A concessão dos vistos de residência “Gold” em Portugal representa a “prostituição” da cidadania europeia, denuncia a vice-presidente da Comissão sobre Crimes Financeiros do Parlamento Europeu (PE), eurodeputada Ana Gomes (Partido Socialista) português. Ela se refere aos vistos de residência que já beneficiaram 451 brasileiros desde o início do programa, em 2012, para amenizar os efeitos da crise econômica de Portugal.

O sistema que pode abrir brechas para crimes financeiros é foco de um relatório da parlamentar visando impedir a concessão desse tipo de visto, onde o estrangeiro adquire um imóvel de no mínimo € 500 mil (mais de R$ 2 milhões), transação atrelada à obtenção da cidadania portuguesa após um prazo de seis anos.

O alerta foi acionado na Europa, após ser constatado pelo jornal britânico “The Guardian” que três brasileiros envolvidos pela Lava Jato estão entre esses adquirentes de imóveis em Portugal. São eles: Otávio Azevedo, ex-presidente da construtora Andrade Gutierrez; Sérgio Lins Andrade, acionista da mesma empresa, e Pedro Novis, ex-presidente da Odebrecht.

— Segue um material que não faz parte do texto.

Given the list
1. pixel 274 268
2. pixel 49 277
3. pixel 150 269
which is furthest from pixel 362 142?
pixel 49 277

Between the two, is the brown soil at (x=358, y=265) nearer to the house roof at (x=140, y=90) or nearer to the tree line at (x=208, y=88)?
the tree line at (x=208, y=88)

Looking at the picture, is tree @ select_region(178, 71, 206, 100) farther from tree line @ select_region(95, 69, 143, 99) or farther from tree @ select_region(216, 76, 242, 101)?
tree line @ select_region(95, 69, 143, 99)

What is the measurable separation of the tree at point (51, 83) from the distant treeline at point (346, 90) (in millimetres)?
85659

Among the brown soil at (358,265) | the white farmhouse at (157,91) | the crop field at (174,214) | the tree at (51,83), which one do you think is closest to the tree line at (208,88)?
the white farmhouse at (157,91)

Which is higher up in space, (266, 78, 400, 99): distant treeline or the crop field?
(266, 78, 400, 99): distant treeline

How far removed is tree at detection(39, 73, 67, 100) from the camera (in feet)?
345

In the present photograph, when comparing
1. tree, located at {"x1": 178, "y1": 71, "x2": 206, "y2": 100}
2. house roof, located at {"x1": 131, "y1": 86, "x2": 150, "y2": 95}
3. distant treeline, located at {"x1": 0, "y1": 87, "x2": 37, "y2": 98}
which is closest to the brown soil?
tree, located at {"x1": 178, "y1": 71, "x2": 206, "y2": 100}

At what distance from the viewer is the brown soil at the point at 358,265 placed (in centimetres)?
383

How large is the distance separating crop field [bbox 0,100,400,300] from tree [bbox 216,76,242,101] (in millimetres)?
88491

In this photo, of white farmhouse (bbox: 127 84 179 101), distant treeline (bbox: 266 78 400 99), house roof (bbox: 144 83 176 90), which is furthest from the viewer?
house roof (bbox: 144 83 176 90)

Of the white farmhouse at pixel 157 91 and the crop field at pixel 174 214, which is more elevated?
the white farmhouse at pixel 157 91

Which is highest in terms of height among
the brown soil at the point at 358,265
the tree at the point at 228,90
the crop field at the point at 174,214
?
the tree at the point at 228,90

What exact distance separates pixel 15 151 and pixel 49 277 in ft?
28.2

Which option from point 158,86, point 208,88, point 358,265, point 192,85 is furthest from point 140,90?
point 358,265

Tendo em vista esses casos suspeitos, a eurodeputada agora luta para investigar outros: “Se me derem dados concretos, eu gostaria muito de ter acesso a esta lista de 451 cidadãos brasileiros. Saber quem eles são. Muitos, eu poderei saber, outros, só com ajuda dos parceiros brasileiros. Isso seria muito útil e estou à disposição para colaborar com autoridades policiais, judiciárias, parlamentares ou da sociedade civil”.

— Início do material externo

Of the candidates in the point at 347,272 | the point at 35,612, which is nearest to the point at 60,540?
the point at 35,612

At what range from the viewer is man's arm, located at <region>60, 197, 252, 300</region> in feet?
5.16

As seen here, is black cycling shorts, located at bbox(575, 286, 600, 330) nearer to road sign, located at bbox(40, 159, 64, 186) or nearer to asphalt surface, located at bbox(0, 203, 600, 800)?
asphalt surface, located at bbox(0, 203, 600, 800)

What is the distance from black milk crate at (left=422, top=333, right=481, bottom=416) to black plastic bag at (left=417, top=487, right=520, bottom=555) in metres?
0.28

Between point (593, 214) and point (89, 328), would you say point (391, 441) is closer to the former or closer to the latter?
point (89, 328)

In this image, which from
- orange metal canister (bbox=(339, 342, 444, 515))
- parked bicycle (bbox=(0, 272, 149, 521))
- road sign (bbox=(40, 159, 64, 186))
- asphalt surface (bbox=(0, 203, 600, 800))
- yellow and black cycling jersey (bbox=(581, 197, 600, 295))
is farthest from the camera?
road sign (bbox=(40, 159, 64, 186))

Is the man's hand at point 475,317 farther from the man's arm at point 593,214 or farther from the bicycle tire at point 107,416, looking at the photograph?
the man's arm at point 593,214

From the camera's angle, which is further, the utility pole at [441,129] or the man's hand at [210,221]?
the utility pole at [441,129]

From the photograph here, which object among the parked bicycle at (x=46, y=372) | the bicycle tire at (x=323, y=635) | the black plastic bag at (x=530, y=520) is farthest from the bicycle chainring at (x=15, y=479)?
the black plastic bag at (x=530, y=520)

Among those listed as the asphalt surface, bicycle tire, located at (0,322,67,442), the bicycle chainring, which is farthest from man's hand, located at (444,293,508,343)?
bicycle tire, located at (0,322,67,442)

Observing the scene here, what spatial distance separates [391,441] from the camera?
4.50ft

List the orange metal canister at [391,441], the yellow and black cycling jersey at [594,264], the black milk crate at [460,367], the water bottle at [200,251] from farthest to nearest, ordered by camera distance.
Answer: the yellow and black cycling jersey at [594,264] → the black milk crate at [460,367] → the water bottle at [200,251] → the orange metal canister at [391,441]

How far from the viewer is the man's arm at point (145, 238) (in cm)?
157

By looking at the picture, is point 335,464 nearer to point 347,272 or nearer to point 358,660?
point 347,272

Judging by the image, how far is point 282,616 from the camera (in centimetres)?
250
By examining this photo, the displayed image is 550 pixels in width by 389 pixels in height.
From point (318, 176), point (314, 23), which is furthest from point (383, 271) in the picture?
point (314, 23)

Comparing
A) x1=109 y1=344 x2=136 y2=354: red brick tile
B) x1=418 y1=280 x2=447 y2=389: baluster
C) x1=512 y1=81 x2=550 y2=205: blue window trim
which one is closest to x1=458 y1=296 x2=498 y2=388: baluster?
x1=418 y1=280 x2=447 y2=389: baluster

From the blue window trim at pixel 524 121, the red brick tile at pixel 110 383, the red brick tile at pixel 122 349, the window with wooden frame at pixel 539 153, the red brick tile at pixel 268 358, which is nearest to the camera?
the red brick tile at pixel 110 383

Na outra ponta do problema, em resistências que aumentam as suspeitas, o Serviço de Estrangeiros e Fronteiras (SEF) e o Ministério da Administração Interna (MAI), dificultam a investigação. Em sua defesa, a Comissão Nacional da Proteção de Dados (CNPD), órgão do Parlamento Português, mas que funciona de maneira independente, alega que divulgar a lista seria “violação de privacidade”.